There would be those who would argue that the Boon Brothers petrol
kiosk case concerns only one family business or only the people of Sitiawan,
or at most Perak, and should not bother the people in other states. I
can still remember Dr. Lim Chong Eu and Dr. Lim Keng Yaik criticising the
DAP for making the Save Bukit China campaign a nation-wide one, for they
argued that it concerned the people of Malacca only.
Those who adopt such attitude are not only short-sighted, they
want to mislead the people from the political reality in Malaysia, that
there is no single issue concerning our basic political, economic,
educational, cultural and religious rights which is solely the concern
of one person, one town or one state.
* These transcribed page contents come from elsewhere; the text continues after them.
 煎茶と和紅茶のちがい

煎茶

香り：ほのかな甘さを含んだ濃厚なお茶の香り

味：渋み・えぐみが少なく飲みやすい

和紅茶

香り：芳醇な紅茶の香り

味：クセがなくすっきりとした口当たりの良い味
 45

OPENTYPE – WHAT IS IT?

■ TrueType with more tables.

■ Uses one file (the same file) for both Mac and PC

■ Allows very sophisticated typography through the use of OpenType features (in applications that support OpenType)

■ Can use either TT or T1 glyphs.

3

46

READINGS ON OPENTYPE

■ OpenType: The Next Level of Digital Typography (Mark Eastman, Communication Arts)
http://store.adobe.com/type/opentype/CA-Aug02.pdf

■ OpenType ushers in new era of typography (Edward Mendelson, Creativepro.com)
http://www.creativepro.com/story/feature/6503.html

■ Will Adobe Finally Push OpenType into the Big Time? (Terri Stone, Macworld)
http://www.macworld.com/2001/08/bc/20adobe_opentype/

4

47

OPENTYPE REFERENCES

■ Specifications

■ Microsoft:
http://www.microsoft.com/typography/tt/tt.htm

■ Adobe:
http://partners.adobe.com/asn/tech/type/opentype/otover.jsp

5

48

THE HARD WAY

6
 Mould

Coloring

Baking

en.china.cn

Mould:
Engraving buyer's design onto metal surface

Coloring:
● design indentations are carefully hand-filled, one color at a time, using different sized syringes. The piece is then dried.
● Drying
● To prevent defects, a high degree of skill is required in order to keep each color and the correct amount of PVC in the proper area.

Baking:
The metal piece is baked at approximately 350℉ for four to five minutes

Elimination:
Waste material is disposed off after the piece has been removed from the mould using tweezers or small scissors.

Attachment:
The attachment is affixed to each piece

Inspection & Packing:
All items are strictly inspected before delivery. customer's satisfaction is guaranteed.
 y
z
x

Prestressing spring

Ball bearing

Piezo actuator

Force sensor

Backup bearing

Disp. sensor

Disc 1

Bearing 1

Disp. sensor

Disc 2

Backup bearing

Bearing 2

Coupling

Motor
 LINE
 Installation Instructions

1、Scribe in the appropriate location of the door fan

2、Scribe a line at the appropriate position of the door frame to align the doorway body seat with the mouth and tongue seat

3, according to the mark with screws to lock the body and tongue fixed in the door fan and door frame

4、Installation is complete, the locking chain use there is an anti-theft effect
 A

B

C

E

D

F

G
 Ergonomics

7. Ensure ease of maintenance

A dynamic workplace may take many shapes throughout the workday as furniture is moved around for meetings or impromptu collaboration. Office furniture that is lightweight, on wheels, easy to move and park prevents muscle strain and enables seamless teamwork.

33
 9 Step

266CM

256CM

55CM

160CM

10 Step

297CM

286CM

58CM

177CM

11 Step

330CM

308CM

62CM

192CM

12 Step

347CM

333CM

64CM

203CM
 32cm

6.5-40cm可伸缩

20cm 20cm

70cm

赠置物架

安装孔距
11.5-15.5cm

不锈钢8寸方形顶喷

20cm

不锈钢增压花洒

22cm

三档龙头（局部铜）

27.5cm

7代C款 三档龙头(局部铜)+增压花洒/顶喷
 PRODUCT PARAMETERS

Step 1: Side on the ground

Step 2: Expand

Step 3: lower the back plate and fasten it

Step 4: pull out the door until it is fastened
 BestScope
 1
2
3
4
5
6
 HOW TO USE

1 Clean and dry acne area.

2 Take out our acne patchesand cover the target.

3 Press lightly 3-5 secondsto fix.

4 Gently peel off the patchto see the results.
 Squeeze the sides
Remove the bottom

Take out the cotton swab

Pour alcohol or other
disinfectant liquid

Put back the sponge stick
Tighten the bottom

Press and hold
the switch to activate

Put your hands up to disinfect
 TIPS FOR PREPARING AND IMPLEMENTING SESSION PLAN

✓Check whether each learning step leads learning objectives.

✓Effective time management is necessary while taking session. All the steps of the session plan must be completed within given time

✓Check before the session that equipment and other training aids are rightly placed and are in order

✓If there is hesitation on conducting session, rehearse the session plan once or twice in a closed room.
Unless the people throughout the
country are prepared to unite to make their voice heard and respected
whenever there is an encroachment or erosion of any basic political,
economic, educational, cultural and religious right affecting a single
individual, we will be placed in a position of perpetually having our
rights eroded away.
In the case of Save Bukit China campaign, there is no doubt that
if this campaign had been confined to Malacca state, the government would
never pay heed or attention to the demands of the people for the
preservation and respect of their cultural, historic , economic,
religious and citizenship rights.
In the same way, NEP injustices like the Boon Brothers petrol
kiosk case, can only be rectified and halted if the people throughout the
whole country take a firm stand against them.